---------- Extrait du texte ----------
Michel Hazanavicius : C’est une longue aventure durant laquelle j’ai rencontré les difficultés dues au processus de création du dessin animé que moi je ne connaissais pas puisque je n'en avais jamais fait. Normalement les réalisateurs de live action movie s’adressent à un réalisateur d'animation ce que j'ai essayé de faire. Mais ça ne marchait pas donc j'ai décidé de le faire moi-même parce que je voulais contrôler le dessin et réaliser moi-même le film. Cela ne m'intéressait pas de le déléguer donc évidemment je me suis retrouvé à tâtonner, à commettre des erreurs, des retours en arrière, je me retrouvais à la tête d'une machine que je ne connaissais pas vraiment. Chaque étape prenait un temps fou. De plus, je faisais des étapes sans vraiment connaître la suite, c'était un peu compliqué mais la force du récit a permis à l'équipe de rester soudée jusqu'au bout.
D’autre part, il y a la difficulté de la représentation, de ce dont on parlait plus haut c'est-à-dire qu'il faut essayer de trouver le trait juste pour représenter quelqu'un qui sort des camps.
On rencontre aussi la difficulté de dessiner ce désespoir, cette détresse ou cette tragédie. Il y a dans l'animation le risque d'aller vers du cartoon, d'aller vers des choses qui arrondissent un peu les angles ou d'en faire trop.
Toute la difficulté était d'essayer de trouver la bonne distance par rapport à ce que l'on raconte.
London Macadam : C'est un dessin animé optimiste puisqu'on y voit la notion de Juste : “qui sauve une vie sauve le monde entier”
Michel Hazanavicius : C'est ce qui m'a beaucoup plu aussi dans le livre, j'avais pour idée de transmettre cette vision optimiste.
Ce n’est pas une longue prière pour les victimes, ce n'est pas non plus une analyse clinique de comment on en arrive à être un bourreau etc. c'est la célébration du geste du bien. C’est optimiste, on a tous un libre arbitre, on a tous la possibilité de faire le choix d'être une bonne personne et c'est très optimiste, on a besoin de modèle comme cela.
----------
Consignes de travail
Répondez brièvement aux questions suivantes, d'après l'entretien avec Michel Hazanavicius reproduit ci-dessus.
(a) Pour quelle raison a-t-il décidé de réaliser lui-même le dessin animé ?
(b) Quel risque l'animation présente-t-elle selon lui ?
(c) Que célèbre le film, d'après lui ?
---------- Matériel d'étude ----------
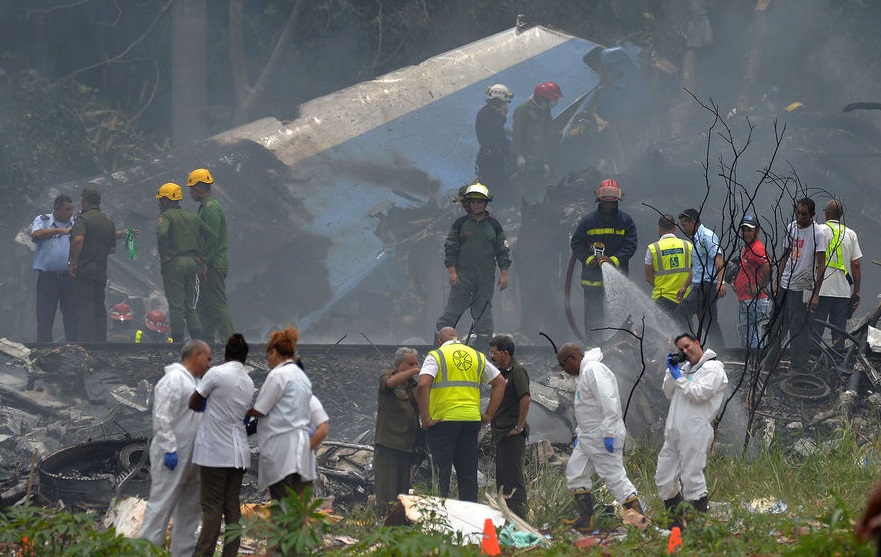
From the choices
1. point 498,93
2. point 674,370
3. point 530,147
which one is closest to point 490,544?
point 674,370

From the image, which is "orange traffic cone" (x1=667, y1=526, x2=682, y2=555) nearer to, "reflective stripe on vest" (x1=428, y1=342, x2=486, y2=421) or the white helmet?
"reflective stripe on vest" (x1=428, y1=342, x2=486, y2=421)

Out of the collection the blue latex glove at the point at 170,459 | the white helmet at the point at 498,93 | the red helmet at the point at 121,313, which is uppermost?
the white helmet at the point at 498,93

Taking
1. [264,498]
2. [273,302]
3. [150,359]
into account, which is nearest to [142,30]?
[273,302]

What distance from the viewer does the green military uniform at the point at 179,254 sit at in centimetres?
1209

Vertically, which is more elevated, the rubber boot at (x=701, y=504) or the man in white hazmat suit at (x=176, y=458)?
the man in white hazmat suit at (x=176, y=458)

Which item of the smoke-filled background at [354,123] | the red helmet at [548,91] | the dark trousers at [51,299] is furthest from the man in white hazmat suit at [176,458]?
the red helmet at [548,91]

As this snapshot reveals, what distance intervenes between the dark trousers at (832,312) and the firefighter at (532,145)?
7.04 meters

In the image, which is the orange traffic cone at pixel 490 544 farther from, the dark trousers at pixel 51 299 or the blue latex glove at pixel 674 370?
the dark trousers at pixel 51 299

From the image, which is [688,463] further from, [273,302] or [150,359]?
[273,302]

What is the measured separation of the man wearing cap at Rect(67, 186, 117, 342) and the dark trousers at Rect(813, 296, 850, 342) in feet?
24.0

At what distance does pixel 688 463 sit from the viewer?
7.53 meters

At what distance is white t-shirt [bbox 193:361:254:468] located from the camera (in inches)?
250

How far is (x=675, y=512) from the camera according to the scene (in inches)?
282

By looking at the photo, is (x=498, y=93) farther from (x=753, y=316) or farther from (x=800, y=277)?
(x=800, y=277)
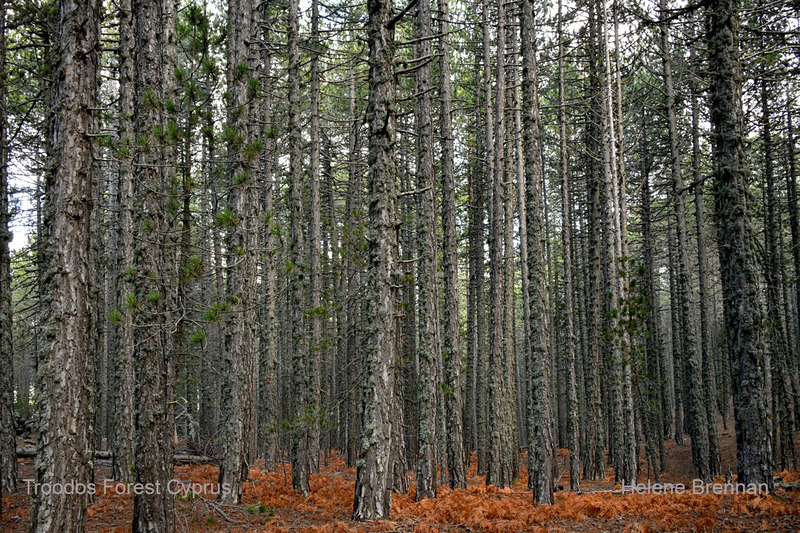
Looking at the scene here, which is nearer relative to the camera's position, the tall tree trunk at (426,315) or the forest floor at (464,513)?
----------
Réponse attendue
(a) Il voulait contrôler le dessin et réaliser lui-même le film.
(b) Le risque d'aller vers du cartoon, vers des choses qui arrondissent un peu les angles, ou d'en faire trop.
(c) Le geste du bien.